-- Exercise tasks --
1 - In the MongoDB aggregation notes, what field name holds the count of products in the MongoDB version of the simple aggregation example?
2 - List every line in the entries that contains the string "seem". Case counts.

-- Excerpt --
Lecture 02 - Simple Aggregation Example

SQL:

SELECT manufacturer, COUNT(*) FROM PRODUCTS GROUP BY manufecturer;

MONGODB:

db.products.aggregate([
	{$group:
		{
			_id:"$manufacturer",
			num_products:{$sum:1}
		}
	}
]);

Lecture 03 - The Aggregation Pipeline

Stages in the aggregation pipeline:

Match Group Skip Limit Sort Project Unwind


Lecture 04 - Simple Example Expanded

QUIZ: If you have the following collection of stuff:

> db.stuff.find()
	{ "_id" : ObjectId("50b26f9d80a78af03b5163c8"), "a" : 1, "b" : 1, "c" : 1 }
	{ "_id" : ObjectId("50b26fb480a78af03b5163c9"), "a" : 2, "b" : 2, "c" : 1 }
	{ "_id" : ObjectId("50b26fbf80a78af03b5163ca"), "a" : 3, "b" : 3, "c" : 1 }
	{ "_id" : ObjectId("50b26fcd80a78af03b5163cb"), "a" : 3, "b" : 3, "c" : 2 }
	{ "_id" : ObjectId("50b26fd380a78af03b5163cc"), "a" : 3, "b" : 5, "c" : 3 }

and you perform the following aggregation: > db.stuff.aggregate([{$group:{_id:'$c'}}]);

How many documents will be in the result set from aggregate?

1 2 3 √ - pq os 3 primeiros registro (1) estaram no mesmo grupo 4 5


Lecture 05 - Compound Groupings

SQL: SELECT manufacturer, category, COUNT(*) FROM PRODUCTS GROUP BY manufacturer, category;

MONGODB: db.products.aggregate([ {$group: { _id:{ "manufacturer":"$manufacturer", "category":"$category" num_products:{$sum:1} } } ]);

QUIZ: Given the following collection: > db.stuff.find() { "_id" : ObjectId("50b26f9d80a78af03b5163c8"), "a" : 1, "b" : 1, "c" : 1 } { "_id" : ObjectId("50b26fb480a78af03b5163c9"), "a" : 2, "b" : 2, "c" : 1 } { "_id" : ObjectId("50b26fbf80a78af03b5163ca"), "a" : 3, "b" : 3, "c" : 1 } { "_id" : ObjectId("50b26fcd80a78af03b5163cb"), "a" : 3, "b" : 3, "c" : 2 } { "_id" : ObjectId("50b26fd380a78af03b5163cc"), "a" : 3, "b" : 5, "c" : 3 } { "_id" : ObjectId("50b27f7080a78af03b5163cd"), "a" : 3, "b" : 3, "c" : 2 }

And the following aggregation query: > db.stuff.aggregate([{$group: {_id: {'moe':'$a', 'larry':'$b', 'curly':'$c' } } }])

-- Records for this exercise --
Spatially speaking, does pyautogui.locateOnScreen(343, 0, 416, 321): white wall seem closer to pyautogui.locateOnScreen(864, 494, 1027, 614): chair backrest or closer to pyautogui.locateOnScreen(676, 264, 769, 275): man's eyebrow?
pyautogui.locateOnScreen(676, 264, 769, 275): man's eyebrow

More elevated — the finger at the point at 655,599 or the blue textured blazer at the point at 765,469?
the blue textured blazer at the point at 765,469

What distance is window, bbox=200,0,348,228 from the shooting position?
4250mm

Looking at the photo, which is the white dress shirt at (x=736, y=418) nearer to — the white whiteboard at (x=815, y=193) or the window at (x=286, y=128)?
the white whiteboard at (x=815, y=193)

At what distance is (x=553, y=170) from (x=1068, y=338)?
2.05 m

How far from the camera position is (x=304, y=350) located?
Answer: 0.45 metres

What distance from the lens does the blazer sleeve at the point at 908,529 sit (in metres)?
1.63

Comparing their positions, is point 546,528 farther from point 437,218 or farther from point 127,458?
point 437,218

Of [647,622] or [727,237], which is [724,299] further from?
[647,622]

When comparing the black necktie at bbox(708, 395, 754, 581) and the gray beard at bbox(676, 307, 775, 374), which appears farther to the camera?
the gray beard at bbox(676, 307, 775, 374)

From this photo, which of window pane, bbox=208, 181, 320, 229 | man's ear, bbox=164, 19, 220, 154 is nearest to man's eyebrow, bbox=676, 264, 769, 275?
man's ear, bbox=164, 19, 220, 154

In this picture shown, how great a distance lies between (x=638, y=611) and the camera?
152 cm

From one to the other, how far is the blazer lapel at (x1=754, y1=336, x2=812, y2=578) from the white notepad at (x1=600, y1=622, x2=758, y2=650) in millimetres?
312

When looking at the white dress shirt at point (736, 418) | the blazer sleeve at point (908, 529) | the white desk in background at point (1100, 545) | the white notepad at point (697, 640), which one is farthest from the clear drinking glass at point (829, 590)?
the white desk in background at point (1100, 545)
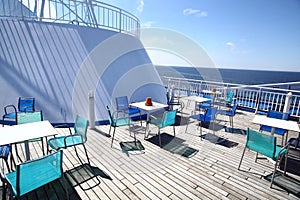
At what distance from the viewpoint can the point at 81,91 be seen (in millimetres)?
4688

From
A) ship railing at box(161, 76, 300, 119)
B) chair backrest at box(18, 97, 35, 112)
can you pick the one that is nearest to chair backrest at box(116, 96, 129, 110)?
chair backrest at box(18, 97, 35, 112)

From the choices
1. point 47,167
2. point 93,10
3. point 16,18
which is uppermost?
point 93,10

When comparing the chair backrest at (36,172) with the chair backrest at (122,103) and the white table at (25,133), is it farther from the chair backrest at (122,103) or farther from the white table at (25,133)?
the chair backrest at (122,103)

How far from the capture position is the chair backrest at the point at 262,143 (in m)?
2.27

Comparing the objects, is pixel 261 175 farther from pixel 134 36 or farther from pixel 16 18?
pixel 16 18

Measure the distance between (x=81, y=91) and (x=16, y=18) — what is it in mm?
2867

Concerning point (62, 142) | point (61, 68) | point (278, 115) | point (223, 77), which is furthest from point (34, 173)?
point (223, 77)

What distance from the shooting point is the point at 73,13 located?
18.0 ft

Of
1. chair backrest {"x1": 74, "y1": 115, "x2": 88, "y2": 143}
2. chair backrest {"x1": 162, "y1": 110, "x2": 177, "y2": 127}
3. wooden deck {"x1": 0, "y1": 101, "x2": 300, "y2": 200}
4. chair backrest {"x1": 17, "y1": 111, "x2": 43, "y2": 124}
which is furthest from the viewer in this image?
chair backrest {"x1": 162, "y1": 110, "x2": 177, "y2": 127}

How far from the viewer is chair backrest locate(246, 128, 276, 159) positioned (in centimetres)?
227

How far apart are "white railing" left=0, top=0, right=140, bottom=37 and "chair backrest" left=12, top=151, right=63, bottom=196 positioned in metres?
4.95

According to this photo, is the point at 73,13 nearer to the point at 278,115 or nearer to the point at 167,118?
the point at 167,118

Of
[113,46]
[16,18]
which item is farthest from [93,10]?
[16,18]

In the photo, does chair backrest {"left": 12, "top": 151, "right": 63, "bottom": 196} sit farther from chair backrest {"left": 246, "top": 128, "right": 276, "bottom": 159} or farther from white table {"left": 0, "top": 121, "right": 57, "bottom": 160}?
chair backrest {"left": 246, "top": 128, "right": 276, "bottom": 159}
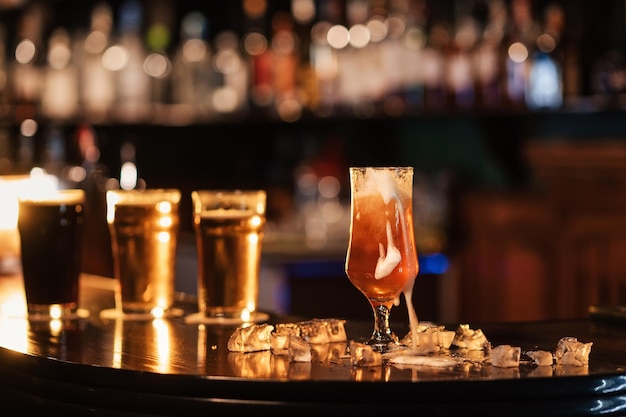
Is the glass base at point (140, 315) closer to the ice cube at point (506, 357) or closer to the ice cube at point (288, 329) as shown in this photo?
the ice cube at point (288, 329)

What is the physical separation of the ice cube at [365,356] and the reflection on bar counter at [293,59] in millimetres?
2736

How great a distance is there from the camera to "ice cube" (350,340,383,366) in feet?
4.20

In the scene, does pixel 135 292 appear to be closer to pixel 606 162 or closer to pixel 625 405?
pixel 625 405

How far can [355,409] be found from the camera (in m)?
1.15

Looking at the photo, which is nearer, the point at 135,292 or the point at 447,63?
the point at 135,292

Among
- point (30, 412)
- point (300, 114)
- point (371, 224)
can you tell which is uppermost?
point (300, 114)

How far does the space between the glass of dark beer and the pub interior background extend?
2.12m

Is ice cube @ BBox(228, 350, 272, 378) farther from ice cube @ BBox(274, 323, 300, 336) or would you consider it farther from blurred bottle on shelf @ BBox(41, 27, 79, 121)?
blurred bottle on shelf @ BBox(41, 27, 79, 121)

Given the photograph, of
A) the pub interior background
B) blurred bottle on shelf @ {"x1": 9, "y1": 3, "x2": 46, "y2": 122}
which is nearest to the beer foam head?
the pub interior background

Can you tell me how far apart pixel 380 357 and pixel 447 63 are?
10.2 ft

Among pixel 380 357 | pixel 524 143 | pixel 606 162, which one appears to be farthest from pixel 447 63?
pixel 380 357

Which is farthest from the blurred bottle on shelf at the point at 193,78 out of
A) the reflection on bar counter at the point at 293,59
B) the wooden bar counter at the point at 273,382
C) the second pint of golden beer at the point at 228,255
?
the wooden bar counter at the point at 273,382

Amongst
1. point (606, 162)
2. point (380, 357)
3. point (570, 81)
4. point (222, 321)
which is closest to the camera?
point (380, 357)

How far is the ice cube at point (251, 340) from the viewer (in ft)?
4.59
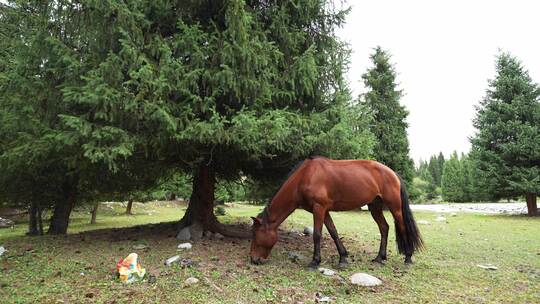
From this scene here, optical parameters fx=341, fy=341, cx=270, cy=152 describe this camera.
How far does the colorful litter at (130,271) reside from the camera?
471 cm

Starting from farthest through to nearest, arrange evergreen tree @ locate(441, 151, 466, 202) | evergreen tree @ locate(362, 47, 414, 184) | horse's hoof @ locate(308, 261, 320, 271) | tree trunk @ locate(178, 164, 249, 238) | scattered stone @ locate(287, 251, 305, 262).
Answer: evergreen tree @ locate(441, 151, 466, 202) → evergreen tree @ locate(362, 47, 414, 184) → tree trunk @ locate(178, 164, 249, 238) → scattered stone @ locate(287, 251, 305, 262) → horse's hoof @ locate(308, 261, 320, 271)

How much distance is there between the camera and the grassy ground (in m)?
4.39

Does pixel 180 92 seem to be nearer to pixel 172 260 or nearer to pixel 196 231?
pixel 172 260

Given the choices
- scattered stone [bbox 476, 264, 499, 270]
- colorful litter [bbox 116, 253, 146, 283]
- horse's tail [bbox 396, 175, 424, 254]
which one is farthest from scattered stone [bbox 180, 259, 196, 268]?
scattered stone [bbox 476, 264, 499, 270]

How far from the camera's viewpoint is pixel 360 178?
19.8 feet

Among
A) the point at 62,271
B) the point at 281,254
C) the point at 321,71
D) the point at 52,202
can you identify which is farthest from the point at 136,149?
the point at 52,202

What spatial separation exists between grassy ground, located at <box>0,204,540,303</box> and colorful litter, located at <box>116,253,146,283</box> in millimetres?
171

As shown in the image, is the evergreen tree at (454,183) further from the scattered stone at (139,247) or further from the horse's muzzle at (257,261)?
the scattered stone at (139,247)

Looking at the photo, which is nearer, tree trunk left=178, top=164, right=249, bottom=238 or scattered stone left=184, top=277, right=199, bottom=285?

-- Solutions per task --
1 - num_products

2 -
Spatially speaking, does pyautogui.locateOnScreen(343, 0, 416, 321): white wall seem closer to pyautogui.locateOnScreen(864, 494, 1027, 614): chair backrest or closer to pyautogui.locateOnScreen(676, 264, 769, 275): man's eyebrow?
Does pixel 180 92 seem to be nearer to pixel 172 260 or nearer to pixel 196 231?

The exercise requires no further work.